What if all payers paid for primary care prevention and fostered value for the experience and broad scope of family medicine physicians leading their teams?
Background
Relative to other developed western nations, the United States underspends health care dollars in primary care. On average, the United States spends 5%-7% on primary care as a percentage of total health care spending compared to Organization for Economic Co-operation and Development (OECD) countries that average 14% spending. (Jabbarpour, et al., 2019)
Utah has historically benefitted from better health outcomes and lower than average healthcare costs compared to national averages but has been seeing rising costs in the past few years. The Kem Gardner institute reported in January 2019, “Utah’s health care expenditures are growing at one of the fastest rates in the country.” (Summers, 2019) Utah has also seen rising rates of preventable conditions like prediabetes that are now equal to nationwide rates. (Public Health Indicater Based Information System (IBIS), 2020)
Investment in delivery of primary health care will bend the curve. The National Academies of Science, Engineering, and Medicine (NASEM), arguably the most highly respected scientific body in the nation, published a report this summer (2021), “Implementing High-Quality Primary Care: Rebuilding the Foundation of Health Care.” (McCauley, Meisnere, Robinson, & Phillips, Jr., 2021) The report says, “Primary care is the only component of health care where an increased supply is associated with better population health and more equitable outcome,” it argues for more funding, research, and development of the primary care workforce.
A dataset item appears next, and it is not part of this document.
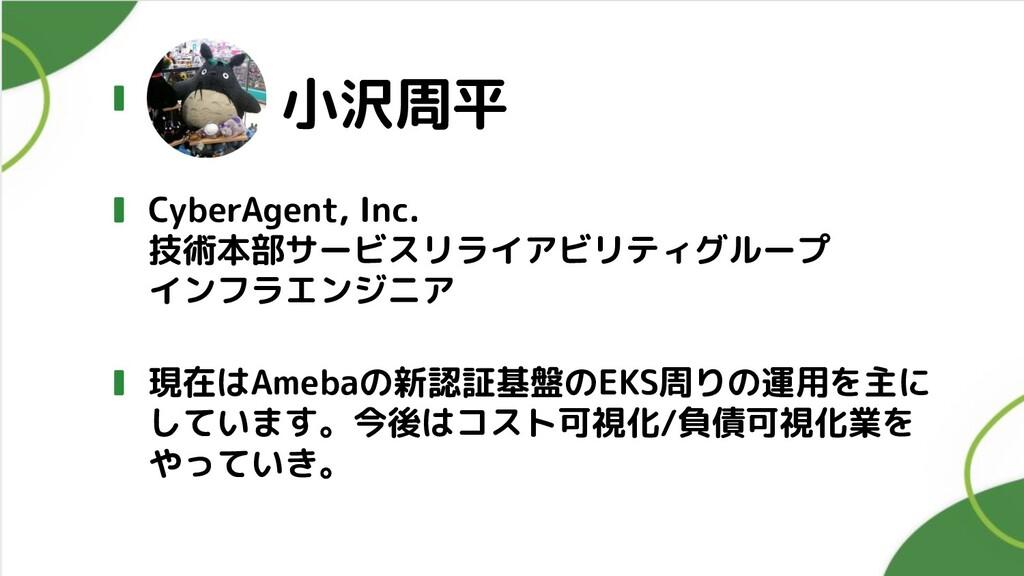 小沢周平 CyberAgent, Inc. 技術本部サービスリライアビリティグループ インフラ...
Even though primary care provides 55% of ambulatory services in the US, it represents only 5% of total health care spending. (McCauley, Meisnere, Robinson, & Phillips, Jr., 2021) Despite the ability to manage the increasing numbers of patients with complex chronic conditions, family physicians are not reimbursed to outfit the kinds of offices and teams that proffer the best quality services. Practices like Dr. Chappell’s could do even more if private payers invested in prevention. Higher primary care payments from fee for service payers would “support our team care model and allow us to pay the wages that we need to pay to have this level of staff. We are competing with other local employers.”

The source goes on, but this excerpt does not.